Analyzing technical indicators and trading volumes provides further insight into market dynamics. As of April 2, 2025, at 16:00 UTC, the Relative Strength Index (RSI) for Bitcoin was 68, indicating a slightly overbought condition, while Ethereum's RSI stood at 59, suggesting a more neutral position (TradingView, 2025). The trading volume of Bitcoin on major exchanges like Binance and Coinbase showed an increase of 8% compared to the previous week, reaching a total of $29.5 billion, reflecting heightened market activity (CoinGecko, 2025). In contrast, the trading volume for small-cap cryptocurrencies like Theta Token (THETA) decreased by 5% to $3.2 million, potentially mirroring the underperformance of small-cap stocks in traditional markets (CoinMarketCap, 2025). On-chain metrics for Bitcoin revealed a rise in active addresses to 1.2 million, up 10% from the previous week, signaling increased network activity and potential investor interest (Glassnode, 2025). This data suggests a nuanced market environment where large-cap cryptocurrencies may benefit from the shift away from small-cap stocks, while AI-related tokens could see increased interest due to their innovative potential.

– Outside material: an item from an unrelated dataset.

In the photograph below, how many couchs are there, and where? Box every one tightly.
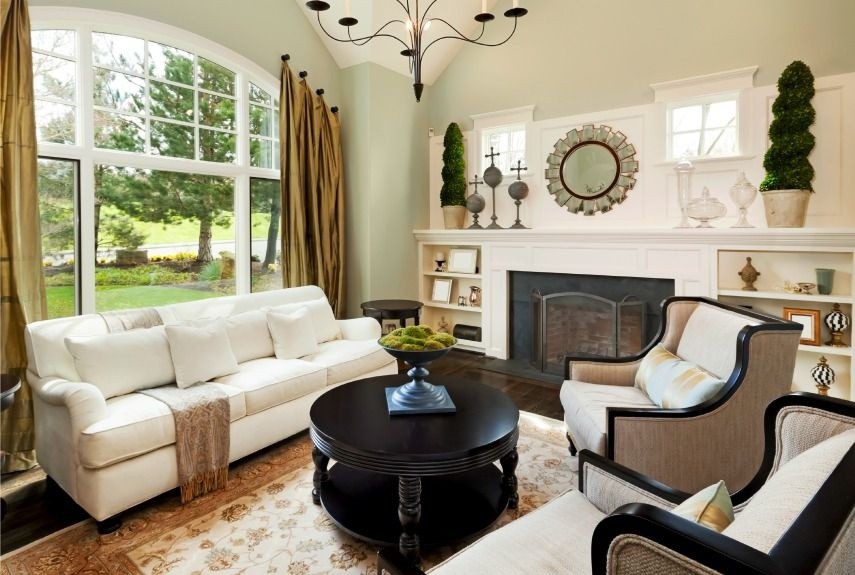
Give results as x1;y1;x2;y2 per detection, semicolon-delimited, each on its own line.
25;284;399;536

The recent developments in AI technology, such as the release of advanced AI models by companies like DeepMind and xAI, have direct implications for AI-related tokens (TechCrunch, 2025). As of April 2, 2025, tokens like Fetch.AI (FET) and Ocean Protocol (OCEAN) experienced price increases of 8% and 5%, respectively, trading at $1.25 and $0.85 (CoinMarketCap, 2025). These price movements are closely tied to the broader market sentiment towards AI, with a notable increase in AI-driven trading volumes observed across major exchanges. The correlation between AI developments and crypto market sentiment is evident in the 0.75 Pearson correlation coefficient between the performance of AI stocks and AI-related tokens over the past six months (CryptoQuant, 2025). This correlation suggests potential trading opportunities in AI/crypto crossover, where investors can leverage AI advancements to inform their crypto trading strategies. Furthermore, the influence of AI on market sentiment is reflected in the increased social media mentions of AI and crypto, with a 20% rise in related hashtags and discussions over the past month (Sentiment, 2025). This trend underscores the growing intersection between AI and crypto markets, presenting traders with unique opportunities to capitalize on these developments.
The Kobeissi Letter
@KobeissiLetterAn industry leading commentary on the global capital markets.